Apparently in Taiwan there’s a new trend of people throwing their own funerals while they’re on their deathbeds, but not yet dead. The goal is basically to allow people to say everything they want to say before they go, and also to allow them to hear all the nice things everyone has to say about them.
Who among us hasn’t wondered what how we would be eulogized, and who would show up for the funeral?
A “living funeral” can take the form of a speech, a concert, a trip or a painting exhibition which is meaningful for the person who knows death is approaching, he said, adding some do not plan conventional funerals afterwards.”They can say aloud the things they want others to know and fulfill their last wishes before it’s too late,” Chou said.”Hearing the eulogies while they are still alive can help them face the final stage with ease.”
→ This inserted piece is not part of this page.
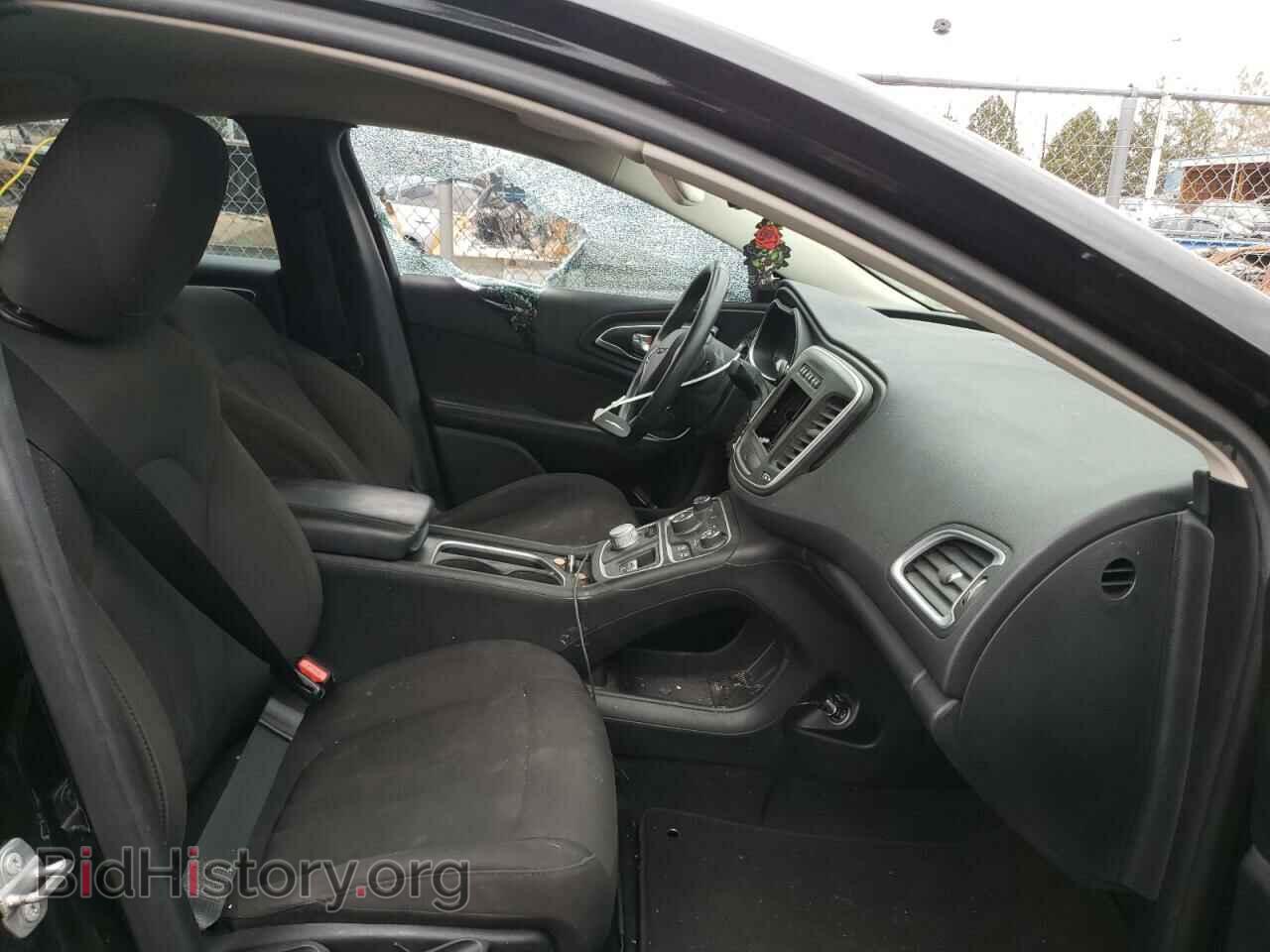 2015 CHRYSLER 200 - VIN: 1C3CCCAB3FN669675 - Фото 5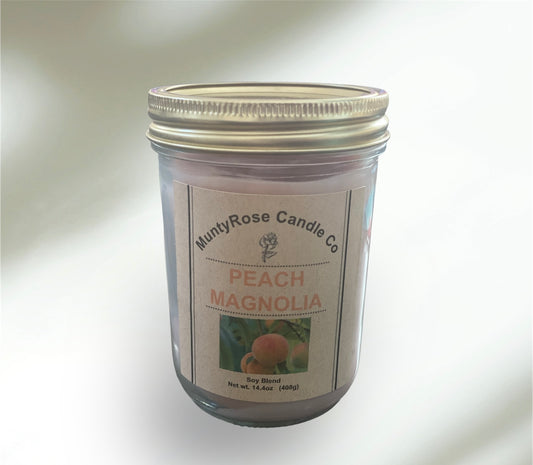 Peach Magnolia - Classic Candle Collection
This sounds cool, in many ways. And I think people who are sick often do a less formal version of this, anyway. My mother died a month after her 55th birthday, and because she was so sick we threw her a huge 55th birthday party, with out of town guests, teary toasts, and huge amounts of food. We weren’t calling it a funeral, but we were really doing our best to make sure she heard everyone tell her how much she meant to them, and how much she had accomplished.
Still, I would stop short of hosting a pre-death funeral. There is something so comforting about knowing that everyone will be coming together after you die. It’s very unselfish in a way that a pre-death funeral can’t be. (Dying people are allowed to be selfish, of course, but I do think there’s something nice about memorializing a person publicly after she dies.)
Also, I can’t put my finger on why, exactly, but this strikes me as very un-Jewish.